Milwaukee Journal Sentinel

Lawyers ask federal judge to release Mark Jensen

- BRUCE VIELMETTI

After what they call an unpreceden­ted maneuver by a Kenosha County judge last month, lawyers for Mark D. Jensen have asked the federal judge who first threw out his 2008 conviction to not only release Jensen from prison but bar the state from retrying him for his wife’s 1998 death from antifreeze poisoning.

They expected a retrial to be going on now, one without use of a letter Julie Jensen wrote before her death that implicated her husband if anything were to happen to her. Federal courts ruled prosecutor­s’ use of the letter violated Jensen’s right to confront witnesses against him. His conviction was thrown out, and he was ordered to be released from prison if the state didn’t start the process of retrying him within 90 days.

That was in 2013. The trial was finally set to start last month, but then a prosecutor convinced Kenosha County Circuit Judge Chad Kerkman that Julie Jensen’s statements were actually admissible evidence and that therefore the outcome of a retrial would be the same as in 2008.

Kerkman then just reinstated Jensen’s conviction and life sentence without a retrial.

Jensen’s lawyers say that amounts to ignoring U.S. District Judge William Griesbach’s order for a new trial or Jensen’s release, and asked Griesbach on Monday to not only order Jensen’s immediate release but prohibit any retrial, as a sanction for what they say was years of delay and bad faith by the state.

“The state has never once abided by its duty to ensure that Jensen receive a fair trial,” the defense motion reads. “In an effort to keep Jensen incarcerat­ed as long as possible, it has raised frivolous arguments before this Court, the Seventh Circuit and the trial court.

“And the arguments made since the mandate issued have not been the work of opposing ideas: it was a concerted effort to keep Jensen from having his day in Court.”

Griesbach has given the state 21 days to respond.

Since Griesbach originally ordered Jensen to be released or retried, the state appealed and lost, then asked the full appellate court to reconsider. It declined. Prosecutor­s then got extra time to seek U.S. Supreme Court review, but never filed for the review. The process took a couple of years, and Griebach’s order didn’t become finally effective until 2015.

Back in state court, prosecutor­s raised the idea of having Julie Jensen’s letter admitted as a “dying declaratio­n,” and Kerkman gave prosecutor­s time to brief that issue, but they never followed through.

Then late last year, they blocked Jensen’s use of a Milwaukee County medical examiner as a defense expert, under a clause in Kenosha County’s contract to hire the Milwaukee County office for autopsies there. That forced Jensen to seek more time to find a replacemen­t expert.
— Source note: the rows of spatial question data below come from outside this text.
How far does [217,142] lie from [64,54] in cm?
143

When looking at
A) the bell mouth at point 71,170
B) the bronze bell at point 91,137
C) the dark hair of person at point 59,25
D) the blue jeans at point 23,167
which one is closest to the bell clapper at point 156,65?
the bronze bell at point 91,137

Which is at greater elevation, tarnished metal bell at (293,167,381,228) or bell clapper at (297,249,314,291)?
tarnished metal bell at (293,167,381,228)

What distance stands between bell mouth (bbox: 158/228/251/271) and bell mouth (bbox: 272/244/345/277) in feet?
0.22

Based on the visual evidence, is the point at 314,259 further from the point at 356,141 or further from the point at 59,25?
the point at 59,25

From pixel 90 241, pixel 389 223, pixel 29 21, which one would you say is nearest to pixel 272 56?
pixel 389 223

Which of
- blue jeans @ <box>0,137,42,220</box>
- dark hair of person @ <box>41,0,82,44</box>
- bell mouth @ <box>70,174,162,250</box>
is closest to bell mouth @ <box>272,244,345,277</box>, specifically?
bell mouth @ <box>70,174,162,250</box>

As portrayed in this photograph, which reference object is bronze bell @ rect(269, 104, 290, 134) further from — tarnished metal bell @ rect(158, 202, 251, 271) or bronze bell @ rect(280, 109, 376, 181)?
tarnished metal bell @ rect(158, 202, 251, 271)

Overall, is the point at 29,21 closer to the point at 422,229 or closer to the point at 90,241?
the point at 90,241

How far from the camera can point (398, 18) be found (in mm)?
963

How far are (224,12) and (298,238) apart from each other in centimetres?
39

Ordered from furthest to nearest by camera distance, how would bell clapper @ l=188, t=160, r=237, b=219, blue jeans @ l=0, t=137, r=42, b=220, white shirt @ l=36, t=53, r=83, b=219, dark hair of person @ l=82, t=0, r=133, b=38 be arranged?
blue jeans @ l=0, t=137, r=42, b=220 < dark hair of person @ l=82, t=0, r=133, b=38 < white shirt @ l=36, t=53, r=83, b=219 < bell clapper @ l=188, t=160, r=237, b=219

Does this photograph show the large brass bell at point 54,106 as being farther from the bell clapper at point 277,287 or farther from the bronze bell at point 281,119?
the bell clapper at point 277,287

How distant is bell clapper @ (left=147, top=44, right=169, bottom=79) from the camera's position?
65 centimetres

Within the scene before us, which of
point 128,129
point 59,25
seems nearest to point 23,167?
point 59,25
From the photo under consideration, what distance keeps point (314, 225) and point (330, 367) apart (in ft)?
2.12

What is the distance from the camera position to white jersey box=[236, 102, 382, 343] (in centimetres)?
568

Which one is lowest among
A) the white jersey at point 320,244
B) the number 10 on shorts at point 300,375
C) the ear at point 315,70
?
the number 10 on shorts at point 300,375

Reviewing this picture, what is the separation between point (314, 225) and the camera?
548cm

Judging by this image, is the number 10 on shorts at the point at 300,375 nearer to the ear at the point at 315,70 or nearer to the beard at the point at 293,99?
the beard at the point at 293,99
That pushed the case to early this year, when prosecutor­s first introduced the idea that federal case law had narrowed the definition of out-of-court testimonia­l statements, leading to more lengthy briefing.

Lastly, according to Jensen’s lawyers, Special Prosecutor Robert Jambois told Kerkman he wanted the summer off to be with his family and couldn’t start the retrial until fall. Jambois was Kenosha County’s district attorney when he first tried Jensen.

Julie Jensen was found dead at home during a period of marital troubles. She had given a handwritte­n letter to neighbors 10 days earlier, with instructio­ns to turn it over to police if she died. “If anything happens to me,” Julie wrote, “he (Mark) would be my first suspect.”

The original autopsy did not determine a cause of death, and the death was considered a suicide. It was later determined Julie Jensen died of antifreeze poisoning. Another doctor brought up asphyxiati­on as a final cause of death for the first time during trial testimony, prompted by a question that, in turn, relied on claims by a cellmate that Jensen had told him he pushed his wife’s face into a pillow.

Prosecutor­s presented evidence of searches on Jensen’s computer about antifreeze and suicide and the inmate claims. Jensen never testified, but his attorneys suggested Julie Jensen was depressed, took her own life and framed Jensen as revenge for an affair he was having.

A jury deliberate­d 30 hours before convicting Jensen of first-degree intentiona­l homicide.